Depuis ma lettre écritte, par la quelle je vous prie mon cher amy d'aller trouver monsieur de Nicolaï, j'ay fait réflexion que vous feriez bien dans votre audience de luy montrer cette lettre, qui ne doit pas luy déplaire.
Ce sera la meilleure manière d'entrer en conversation.

Ne faudroit il pas faire opposition aussi entre les mains de M. Bergeret?

A L'égard de mr d'Estain, je n'ay pas encor le nom du procureur au quel il faut s'adresser à Clermont, mais je l'auray bientôt. Je vous remercie de l'avis que vous me donnez touchant les lettres d'état. Je suppose que le marquis d'Estaing a renoncé par son contract au bénéfice des lettres d'état.

Comme j'auray bientôt besoin d'un fonds considérable je vous réitère mes remerciments des poursuites que vous faites faire.

Je vous prie de ne point répandre dans le monde que j'avois une rente viagère sur Michel; il suffit de dire que j'avois de l'argent placé sur luy. Il n'y a que M. de Nicolaï au quel il faille confier la chose.

Il sera très à propos que Mr votre frère écrive à Mr d'Auneuil, qu'attendu la banqueroute du sr Michel dans la quelle je me trouve enveloppé et ayant perdu les hippotèques que Mr d'Auneuil m'avoit données, il est dans l'absolue nécessité de presser le payement que me doit M. d'Auneuil.
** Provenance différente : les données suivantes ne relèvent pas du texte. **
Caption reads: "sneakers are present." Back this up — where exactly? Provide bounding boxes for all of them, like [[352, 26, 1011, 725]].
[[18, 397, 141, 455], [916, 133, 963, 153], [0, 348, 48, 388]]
Outre cette lettre de Mr votre frère, je serois d'avis que vous luy en écrivissiez une autre par la quelle vous luy diriez qu'ayant bien voulu avoir l'œil sur mes affaires, dont M. votre frère est chargé, et sachant que j'ay eu le malheur d'essuier plusieurs banqueroutes, vous le priez de me donner une autre délégation. Au reste s'il ne le fait pas, on poura l'y contraindre, car c'est se moquer que de donner en délégation les mêmes rentes et les mêmes maisons à deux personnes et c'est en bon français un stellionat.

Je vous prie d'envoyer aussi à la direction des affaires de Mr de Goesbriant, dont nous n'avons aucune nouvelle.

Je vous prie de garder un profond secret sur ce que vous avez à moy et sur mes affaires. Je ne sçai ce que c'est que ces bijoux que mad. du Chastellet vous a envoyés. Elle m'en a fait mistère, mandez moy ce que c'est.

Son estampe doit être pour un in octavo, ainsi il ne la faut guères plus grande que la mienne.

Je songe que vous pouriez encore très bien, montrer à M. le p. de Nicolai, mon autre lettre où je fais le mauvais plaisant sur la banqueroute de Michel. Cela mettroit M. de Nicolai de bonne humeur. Vous êtes le maître de tout.

Je vous embrasse bien tendrement. Bonsoir.